Gumpelmaier-Mach: Internationale machen nur Sinn, wenn man die internationale Crowd und die Multiplikatoren zur Verbreitung der Kampagne auch mit Inhalten bedienen kann. Nur weil man in Cannes einmal ein paar Visitenkarten von Französischen, Britischen oder US-Vertrieben erhalten hat und in der Szene gut vernetzt ist, heißt das noch nicht, dass man das notwendige Publikum dort erreicht.
Z.H.: Viele Filmprojekte scheitern leider. Woran liegt das, Ihrer Meinung nach?
Wenzlaff: In der Regel, eine schlechte Vorbereitung.
Gumpelmaier-Mach: Ich denke, oft fehlt es am offenen Mindset und dass man gelernte, klassische Strukturen verlassen kann. Crowdfunding funktioniert dann super, wenn es ein Teil einer größeren Strategie ist und die Projektinhaber digital-affin sind.
Z.H.: Wie wichtig ist es, einen (Business-)Plan vorab zu haben? Finden Sie, dass Filmschaffende genügend über die Planungsprozesse (Kosten, Steuern und rechtlichen Rahmenbedingungen) informiert sind, bevor sie Ihre Kampagne starten?
Wenzlaff: Es ist wichtig, das Budget für die Kampagne gut zu planen. Man kann sich über die rechtlichen Rahmenbedingungen relativ einfach informieren, zum Beispiel hat das deutsche Bundeswirtschaftsministerium dazu eine Broschüre herausgebracht. Aber auch auf crowdfundport.eu gibt es dazu Materialien.
Gumpelmaier-Mach: Ja, schon. Ich muss wissen, was ich mit meinem Film erreichen will und vor allem auch wen ich erreichen möchte. Noch immer wollen viele Filme ins Kino, aber oft ist das der falsche Ansatz. Es gab Beispiele, wo die Zielgruppe via DVD in ausgewählten Geschäften erreicht wurde und der Film nie im Kino war.
Z.H.: Ein Blick in die Zukunft: Glauben Sie, wird Crowdfunding zukünftig ein wichtiger Bestandteil der Filmfinanzierung im deutschsprachigen Raum sein?
Wenzlaff: Ja, als Teil eines Finanzierungsmix.

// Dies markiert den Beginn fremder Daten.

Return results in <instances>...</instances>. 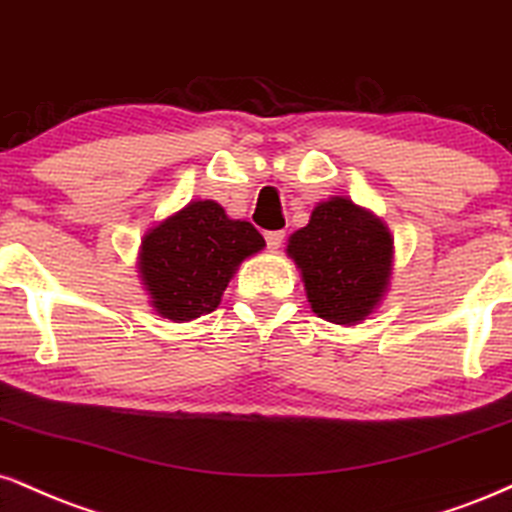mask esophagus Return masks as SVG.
<instances>
[{
  "mask_svg": "<svg viewBox=\"0 0 512 512\" xmlns=\"http://www.w3.org/2000/svg\"><path fill=\"white\" fill-rule=\"evenodd\" d=\"M283 238H286V233H283V231H267V233H264V240H267V245H269V248H272V250L281 248Z\"/></svg>",
  "mask_w": 512,
  "mask_h": 512,
  "instance_id": "obj_1",
  "label": "esophagus"
}]
</instances>
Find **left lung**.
<instances>
[{
  "instance_id": "8db88e82",
  "label": "left lung",
  "mask_w": 512,
  "mask_h": 512,
  "mask_svg": "<svg viewBox=\"0 0 512 512\" xmlns=\"http://www.w3.org/2000/svg\"><path fill=\"white\" fill-rule=\"evenodd\" d=\"M391 248L386 226L343 197L315 207L310 224L288 240L312 310L336 324L360 322L374 310L389 286Z\"/></svg>"
}]
</instances>
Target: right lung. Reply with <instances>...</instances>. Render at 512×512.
I'll return each mask as SVG.
<instances>
[{"mask_svg": "<svg viewBox=\"0 0 512 512\" xmlns=\"http://www.w3.org/2000/svg\"><path fill=\"white\" fill-rule=\"evenodd\" d=\"M264 248L250 221H233L217 202H190L143 238L140 274L162 317L188 322L219 305L233 269Z\"/></svg>", "mask_w": 512, "mask_h": 512, "instance_id": "1", "label": "right lung"}]
</instances>
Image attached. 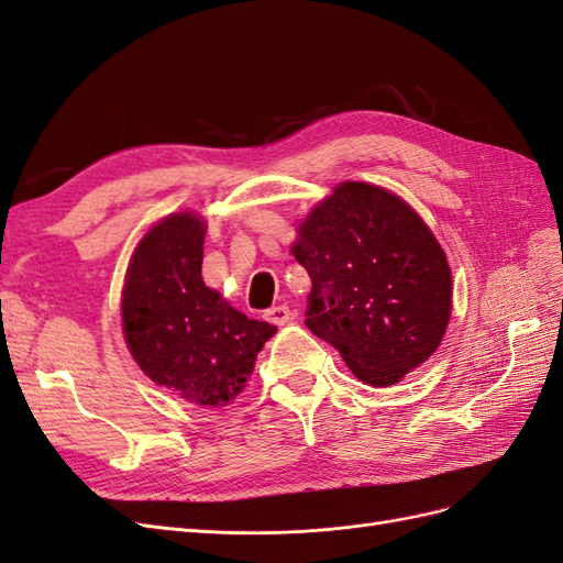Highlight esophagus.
I'll return each instance as SVG.
<instances>
[{"mask_svg": "<svg viewBox=\"0 0 563 563\" xmlns=\"http://www.w3.org/2000/svg\"><path fill=\"white\" fill-rule=\"evenodd\" d=\"M265 319L269 323H277V327H284V323H288L294 319V310H288L286 305H275V308L265 310Z\"/></svg>", "mask_w": 563, "mask_h": 563, "instance_id": "1", "label": "esophagus"}]
</instances>
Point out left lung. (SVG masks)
<instances>
[{"label":"left lung","instance_id":"1","mask_svg":"<svg viewBox=\"0 0 563 563\" xmlns=\"http://www.w3.org/2000/svg\"><path fill=\"white\" fill-rule=\"evenodd\" d=\"M308 269L305 327L373 387L399 383L439 347L451 317V267L406 201L343 183L300 225Z\"/></svg>","mask_w":563,"mask_h":563}]
</instances>
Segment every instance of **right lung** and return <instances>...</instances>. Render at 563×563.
Returning a JSON list of instances; mask_svg holds the SVG:
<instances>
[{
  "mask_svg": "<svg viewBox=\"0 0 563 563\" xmlns=\"http://www.w3.org/2000/svg\"><path fill=\"white\" fill-rule=\"evenodd\" d=\"M203 225L176 213L133 253L122 319L133 360L150 380L199 406H225L244 389L255 354L277 327L236 312L201 279Z\"/></svg>",
  "mask_w": 563,
  "mask_h": 563,
  "instance_id": "add662e5",
  "label": "right lung"
}]
</instances>
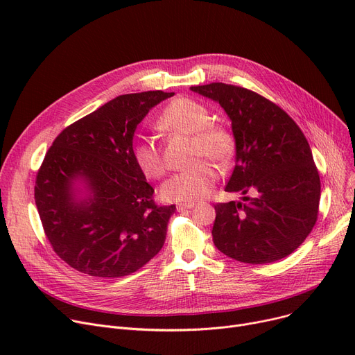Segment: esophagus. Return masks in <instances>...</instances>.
Masks as SVG:
<instances>
[{
    "label": "esophagus",
    "mask_w": 355,
    "mask_h": 355,
    "mask_svg": "<svg viewBox=\"0 0 355 355\" xmlns=\"http://www.w3.org/2000/svg\"><path fill=\"white\" fill-rule=\"evenodd\" d=\"M193 207H194V202H180V204H177V210L178 211L191 210Z\"/></svg>",
    "instance_id": "obj_1"
}]
</instances>
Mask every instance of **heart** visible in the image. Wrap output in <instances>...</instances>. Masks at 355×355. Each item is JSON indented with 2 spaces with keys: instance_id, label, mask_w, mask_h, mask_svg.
<instances>
[{
  "instance_id": "obj_1",
  "label": "heart",
  "mask_w": 355,
  "mask_h": 355,
  "mask_svg": "<svg viewBox=\"0 0 355 355\" xmlns=\"http://www.w3.org/2000/svg\"><path fill=\"white\" fill-rule=\"evenodd\" d=\"M158 126L168 132L191 135L190 157L198 159L162 184V198L194 202L207 197L216 185L217 171L210 161L201 158H209L216 164L229 162L236 151L232 130L223 123L211 122L210 110L190 98H178L168 103L158 118ZM132 155L145 177L159 178L165 173L159 148L153 141H139Z\"/></svg>"
}]
</instances>
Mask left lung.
I'll use <instances>...</instances> for the list:
<instances>
[{
  "label": "left lung",
  "instance_id": "8db88e82",
  "mask_svg": "<svg viewBox=\"0 0 355 355\" xmlns=\"http://www.w3.org/2000/svg\"><path fill=\"white\" fill-rule=\"evenodd\" d=\"M190 89L220 103L232 121L236 165L225 190L257 194L216 204V248L252 265L289 256L312 232L321 198L320 174L301 128L249 89L226 83Z\"/></svg>",
  "mask_w": 355,
  "mask_h": 355
}]
</instances>
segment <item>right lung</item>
I'll use <instances>...</instances> for the list:
<instances>
[{
  "label": "right lung",
  "mask_w": 355,
  "mask_h": 355,
  "mask_svg": "<svg viewBox=\"0 0 355 355\" xmlns=\"http://www.w3.org/2000/svg\"><path fill=\"white\" fill-rule=\"evenodd\" d=\"M174 93H129L63 129L35 177L34 198L53 250L82 273L121 277L164 246L175 206H157L134 161V134Z\"/></svg>",
  "instance_id": "1"
}]
</instances>
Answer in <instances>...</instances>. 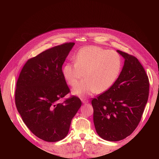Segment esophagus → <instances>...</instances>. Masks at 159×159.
I'll use <instances>...</instances> for the list:
<instances>
[{"label": "esophagus", "mask_w": 159, "mask_h": 159, "mask_svg": "<svg viewBox=\"0 0 159 159\" xmlns=\"http://www.w3.org/2000/svg\"><path fill=\"white\" fill-rule=\"evenodd\" d=\"M81 102H82V103H84V104H85V103H88V102H89V101L87 99H81Z\"/></svg>", "instance_id": "obj_1"}]
</instances>
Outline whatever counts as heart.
<instances>
[{
  "instance_id": "b5f03b06",
  "label": "heart",
  "mask_w": 159,
  "mask_h": 159,
  "mask_svg": "<svg viewBox=\"0 0 159 159\" xmlns=\"http://www.w3.org/2000/svg\"><path fill=\"white\" fill-rule=\"evenodd\" d=\"M75 62H68L62 70L69 85L75 86L84 75L86 78L73 89L79 96L102 93L112 87L122 66L121 57L117 52L95 46L80 49L75 56ZM86 74H84V72Z\"/></svg>"
}]
</instances>
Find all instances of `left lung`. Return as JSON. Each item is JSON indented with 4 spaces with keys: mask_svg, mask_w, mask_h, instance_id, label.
Segmentation results:
<instances>
[{
    "mask_svg": "<svg viewBox=\"0 0 159 159\" xmlns=\"http://www.w3.org/2000/svg\"><path fill=\"white\" fill-rule=\"evenodd\" d=\"M124 66L110 89L93 98V123L100 137L118 141L129 136L140 122L147 103L149 81L137 57L117 50Z\"/></svg>",
    "mask_w": 159,
    "mask_h": 159,
    "instance_id": "1",
    "label": "left lung"
}]
</instances>
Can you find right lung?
Listing matches in <instances>:
<instances>
[{
    "label": "right lung",
    "mask_w": 159,
    "mask_h": 159,
    "mask_svg": "<svg viewBox=\"0 0 159 159\" xmlns=\"http://www.w3.org/2000/svg\"><path fill=\"white\" fill-rule=\"evenodd\" d=\"M74 44L65 43L32 57L17 80L18 111L30 131L47 142L59 141L67 136L71 119L81 105L76 96L60 103L70 92L61 68Z\"/></svg>",
    "instance_id": "right-lung-1"
}]
</instances>
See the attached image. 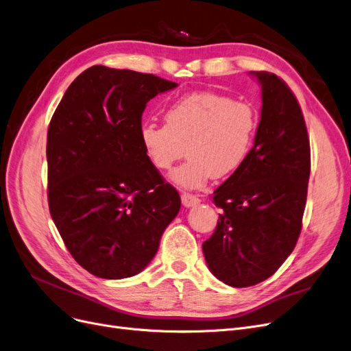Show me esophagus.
I'll return each instance as SVG.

Gumpelmaier-Mach: Ja, allerdings müssen alle Seiten sich noch etwas mehr öffnen und auch experimentierfreundlicher sein. Und vor allem müssen Kompetenzen aufgebaut werden, damit man alle Funding-Optionen ideal verknüpfen kann.
Z.H.: Abschließend noch: Welche Tipps haben Sie für Filmschaffende, um eine erfolgreiche Crowdfunding-Kampagne durchzuführen?
Wenzlaff: Authentisch sein, sich gut vorbereiten und mit Crowdfunding-Experten sprechen.
Gumpelmaier-Mach: Engagement zeigen, im Vorfeld eine Crowd aufbauen und viel kommunizieren. Ein schöner Spruch eines Bloggers dazu: “Kontakte. Kontakte. Kontakte. Darüber reden. Darüber reden. Darüber reden.” – das hilft.